Alexa Top 1 Million Analysis - Feb 2017

It's time for the 4th instalment of my Alexa Top 1 Million scan and I've added a heap of new metrics to the crawler for analysis. On top of this there are also some other exciting announcements. Let's dig in!


Previous Crawls

I've done 3 previous crawls before now and they were Aug 2015, Feb 2016 and Aug 2016. They've shown some awesome trends in our adoption of security headers and HTTPS and I've also made several improvements to my crawlers along the way. These latest results are literally fresh off the press as I'm now running my crawl every single day, but more on that later, so let's dig in.


Feb 2017

It's really awesome to see that we are still making great progress towards securing the web and the most recent results back that up. Here is a quick glance at the headline figures from the latest scan.

# [Written task]
From the Alexa Top 1 Million analysis, reproduce word for word the passage starting at "Alexa Top 1 Million Analysis" and ending at "the latest scan.". The material after this point was taken from a different source than the Alexa Top 1 Million analysis.

# [Raw records]

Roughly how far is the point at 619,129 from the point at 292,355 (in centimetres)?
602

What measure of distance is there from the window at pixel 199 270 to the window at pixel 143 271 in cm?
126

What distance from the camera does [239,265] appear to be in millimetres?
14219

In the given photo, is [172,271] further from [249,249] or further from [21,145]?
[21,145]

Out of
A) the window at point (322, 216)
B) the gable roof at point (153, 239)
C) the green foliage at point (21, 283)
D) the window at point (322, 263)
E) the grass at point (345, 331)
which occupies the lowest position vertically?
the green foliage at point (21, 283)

# [Answer to the exercise]
Alexa Top 1 Million Analysis - Feb 2017

It's time for the 4th instalment of my Alexa Top 1 Million scan and I've added a heap of new metrics to the crawler for analysis. On top of this there are also some other exciting announcements. Let's dig in!


Previous Crawls

I've done 3 previous crawls before now and they were Aug 2015, Feb 2016 and Aug 2016. They've shown some awesome trends in our adoption of security headers and HTTPS and I've also made several improvements to my crawlers along the way. These latest results are literally fresh off the press as I'm now running my crawl every single day, but more on that later, so let's dig in.


Feb 2017

It's really awesome to see that we are still making great progress towards securing the web and the most recent results back that up. Here is a quick glance at the headline figures from the latest scan.